Prince of Juancheng (鄄城王)
- Tenure: 226–232

Prince of Qiao (譙王)
- Tenure: 222–226

Duke of Qiao (譙公)
- Tenure: 221–222

Marquis of Qiao (譙侯)
- Tenure: 217–221

Marquis of Raoyang (饒陽侯)
- Tenure: 211–217
- Born: Unknown
- Died: 11 March 256
- Issue: Cao Wei; Ji Kang's wife (disputed);

Names
- Family name: Cao (曹) Given name: Lin (林)

Posthumous name
- Prince Mu (穆王)
- House: House of Cao
- Father: Cao Cao
- Mother: Consort Du

= Cao Lin (Prince of Pei) =

Prince of the state of Cao Wei (died 256)

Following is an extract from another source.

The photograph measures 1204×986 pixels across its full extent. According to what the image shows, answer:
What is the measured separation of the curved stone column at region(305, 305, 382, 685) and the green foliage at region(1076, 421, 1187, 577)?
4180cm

Cao Lin (died 11 March 256), posthumously known as Prince Mu of Pei, was a prince of the state of Cao Wei in the Three Kingdoms period of China. He was a son of Cao Cao, a warlord who rose to prominence towards the end of the Han dynasty and laid the foundation for the Cao Wei state. His mother was Lady Du (杜夫人), a concubine of Cao Cao; Lady Du was also the mother of Cao Gun, Princess Gaocheng and Qin Lang. In Weilüe, his name was recorded as "Cao Bao" (曹豹). (Note: It is possible that Lady Du has another daughter, Princess Jinxiang. The Wei Mo Zhuan (魏末傳) claimed that Princess Jinxiang was He Yan's half-sister and that she was born to the same mother as the Prince of Pei. Pei Songzhi pointed out that the Sanguozhi stated that Cao Lin's mother was Lady Du, while He Yan's mother was Lady Yin. Therefore, if Princess Jinxiang shared the same mother as Cao Lin, she could not have been He Yan's half-sister. Also, it is unknown if Princess Jinxiang was the same person as the Princess Gaocheng recorded in Weilüe.)

==Life==
In 211, Emperor Xian, the last emperor of the Han dynasty, enfeoffed Cao Lin as the Marquis of Raoyang (饒陽侯). In 217, Cao Lin's title was changed to "Marquis of Qiao" (譙侯). In 221, a year after Cao Lin's half-brother Cao Pi usurped the throne from Emperor Xian and became the first emperor of the Cao Wei state, he enfeoffed Cao Lin as the Duke of Qiao (譙公). One year later, Cao Pi elevated Cao Lin from a duke to a prince under the title "Prince of Qiao" (譙王). In 226, he changed Cao Lin's title to "Prince of Juancheng" (鄄城王). In 232, Cao Pi's successor, Cao Rui, changed Cao Lin's title to "Prince of Pei" (沛王). Throughout the reigns of the subsequent Wei emperors, the number of taxable households in Cao Lin's dukedom increased until it reached 4,700. After Cao Lin died in 256, his son Cao Wei (曹緯) inherited his princedom as the new Prince of Pei. Cao Lin had a granddaughter, who married Ji Kang. (Note: However, the Jin Shu by Wang Yin recorded that Ji Kang's wife was Cao Lin's daughter.)